The girls were declared “Under the evil hand of witchcraft”by a doctor named William who diagnosed a “spiritual cause” for their diseases. The girls admitted their participations in Tituba’s “ceremonies” and went further in their confessions which became accusations. The trials of Salem began on 01/03/1692. The young girls confirmed their first testimonies and their accusations moved forward. They declared to have been tortured by the spector of a lot of people from Salem and from other towns of the New England. The Salem trials ended in october 1692. More than 200 people had been accused, about 20 had been hanged and 4 died in jails.

Few years later public repentences and Anne Putnam’s testimony confirm that the community slowly regained consciousness and that the girl’s accusations threw the town into suspicion and mass hysteria.



Although this document  introduces clearly the facts and some questions about the causes of the dramatics affairs,  I would like to come back to the turning points of the trials.

According to me the fact that the magistrates allowed the “spectral evidence” as a sufficient evidence to accuse anybody, was one of the most important elements which threw confusion in the community. Because it led to an absolute subjective way of treating the convicts. Proof couldn’t be seen by the court but only by the girls.

Another important event occured when the girls accused Rebbecca Nurse although she was considered as a model of puritanism by the all community. And so, from that moment anyone in  Salem could be be suspected of practicing sorcery. It is also remarkable that despite the reaction of some people who doubted of the girl’s words it was certainly the suspicion about more important people like the governor Phips’s wife which led the trials to an end. The words of Increase Mather whose wife was also suspected sums up the will to give an end to an unfounded and tragical process “It were better that ten suspected witches should escape, than that the innocent person should be condemned” (Cases of Conscience Concerning Evil Spirits)


According to this documentary few other questions have to be asked. First, about the girls’s behaviour: why did they act like that? “The rock star syndrom” especially holds my attention: “They were at the bottom of the social scale, getting attention for themselves”. The parental influence is also evoked: “[The girls] accused people who, according to their parents were people who had a reputation of witchcraft in the community”. And so it leads directly to ask if there were any personal benefits from these trials? It has to be remembered that tensions existed between the two parts of Salem, between the merchants of the town and the farmers of the village. In 1692 the extension of private property was quite impossible because of  the limits of the Salem borders. Greed might have had its influence in Salem during the progress of the events.

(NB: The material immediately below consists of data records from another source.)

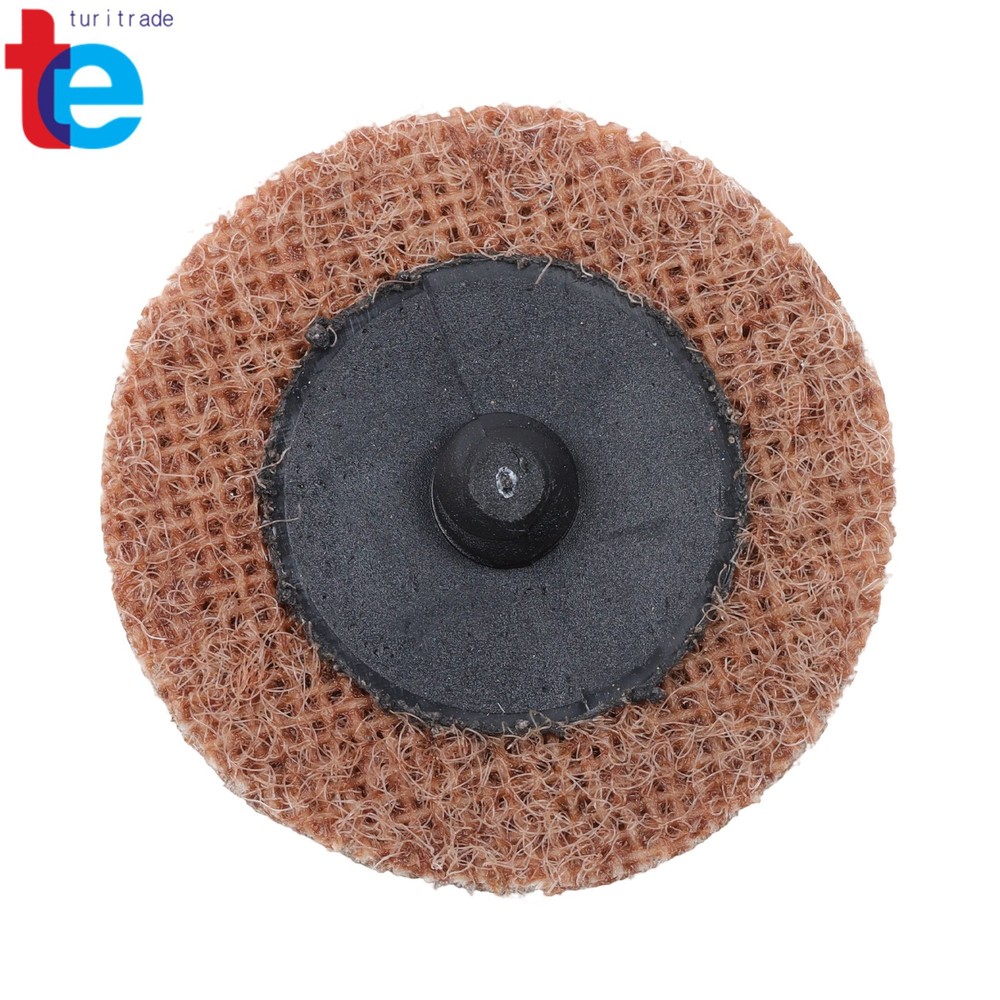 90 Pcs Quick Change Sanding Discs with 1/4" Holder (Fine Medium Coarse, 2 Inch)
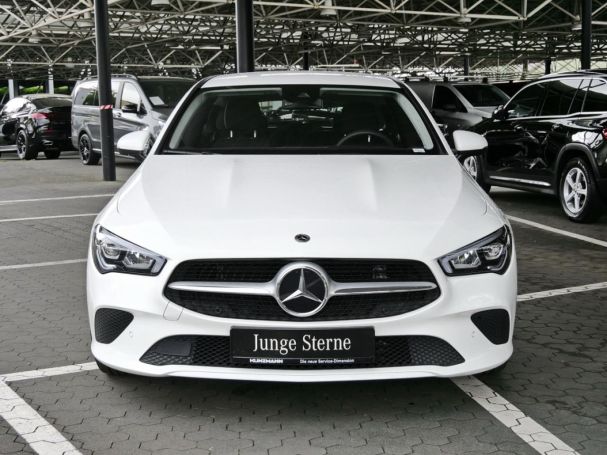 Mercedes-Benz CLA 220 d SB EasyPack Kamera AHK SpurH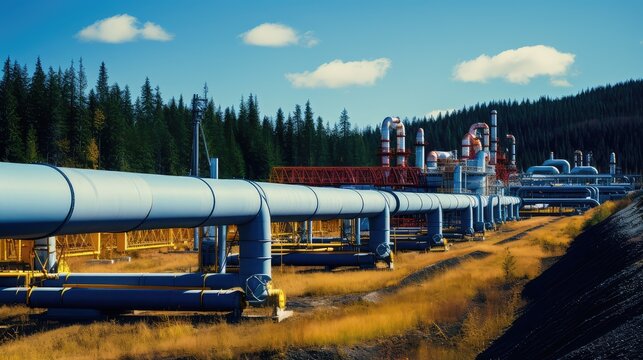 drilling gas oil industry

This document has both a historical and narrative approach. It leans on the purpose of specialists of the whichcraft topic whose interviews lead the viewer to adopt a rational posture in front of apparently irrational topic. It seems obvious that popular beliefs in the devil and in its capacities to tempt humans, involved fears and mass hysteria. I would add that in the second part of the 17th century a feeling of a loss of puritan values was pre-existing to the events of 1692. The dreamed « city on the hill » was involved in a conflict with the crown of England, and so living without real bounds (read the article Context), but also with the local Indians, and other confessions like Quakers. Money, greed and personal conflicts was considered by the puritans themselves as the first sins of the puritans of Salem.